● Document extract
As Malik learned to read fluently and experiment with words, sharing his progress through poetry letters exchanged with Gil, the musician encouraged him to study his own history. Malik said: "I'd been really cut off from my history. My father was from Demerara, in what was then British Guiana.

"He came here in the 1930s, stayed through the war, fought the Nazis to defend this country, only to be treated as a second class citizen when he came back after the war. This was a time when, in Liverpool and throughout the UK, they wouldn't rent houses to you. They had signs that read - 'No dogs, no Blacks, no Irish'."

First raised in a three-storey Georgian house on Upper Warwick Street, where Toxteth Fire Fit sports centre now stands, the council moved Malik's family to a predominantly white council estate in Netherley after compulsorily purchasing their home. He and his three siblings were brought up by their white mum after his dad suffered a stroke in 1974. Malik remembers teachers playing 'The Story of Little Black Sambo' in school assembly, and it was common to see books with titles like 'Ten Little N***** Boys'.

● Task requirements
• a. Set down the excerpt about Malik word for word, starting at "First raised in" and ending at "Little N***** Boys'.".
• b. According to the excerpt about Malik, why did his family leave the Georgian house on Upper Warwick Street? Answer in one to three sentences.
• c. Answer these questions from the excerpt about Malik:
(i) Where was Malik's father from?
(ii) What now stands where the family's first house on Upper Warwick Street stood?
(iii) In what year did Malik's dad suffer a stroke?

● Record set
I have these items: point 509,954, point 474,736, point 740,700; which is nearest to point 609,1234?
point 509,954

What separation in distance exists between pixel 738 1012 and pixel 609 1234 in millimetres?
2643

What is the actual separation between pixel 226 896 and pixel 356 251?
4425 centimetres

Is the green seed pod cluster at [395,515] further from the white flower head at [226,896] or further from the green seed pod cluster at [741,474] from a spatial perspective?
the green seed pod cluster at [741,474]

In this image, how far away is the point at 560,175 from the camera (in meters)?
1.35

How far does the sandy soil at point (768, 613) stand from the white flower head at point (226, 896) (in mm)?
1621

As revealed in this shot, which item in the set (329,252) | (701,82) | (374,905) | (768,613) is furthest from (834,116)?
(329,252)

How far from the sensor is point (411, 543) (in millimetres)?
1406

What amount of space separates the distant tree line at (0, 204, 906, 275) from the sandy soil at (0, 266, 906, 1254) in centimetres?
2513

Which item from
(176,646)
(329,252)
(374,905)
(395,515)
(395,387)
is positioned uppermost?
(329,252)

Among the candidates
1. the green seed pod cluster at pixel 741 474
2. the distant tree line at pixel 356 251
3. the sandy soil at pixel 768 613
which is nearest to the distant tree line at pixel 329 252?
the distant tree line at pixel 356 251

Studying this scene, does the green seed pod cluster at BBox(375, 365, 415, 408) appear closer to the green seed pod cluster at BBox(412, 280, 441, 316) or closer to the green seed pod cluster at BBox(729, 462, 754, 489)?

● Solutions to the exercise
• a.
First raised in a three-storey Georgian house on Upper Warwick Street, where Toxteth Fire Fit sports centre now stands, the council moved Malik's family to a predominantly white council estate in Netherley after compulsorily purchasing their home. He and his three siblings were brought up by their white mum after his dad suffered a stroke in 1974. Malik remembers teachers playing 'The Story of Little Black Sambo' in school assembly, and it was common to see books with titles like 'Ten Little N***** Boys'.

• b. The council compulsorily purchased the family's home. It then moved them to a mostly white council estate in Netherley.

• c.
(i) Demerara, in what was then British Guiana.
(ii) The Toxteth Fire Fit sports centre.
(iii) 1974.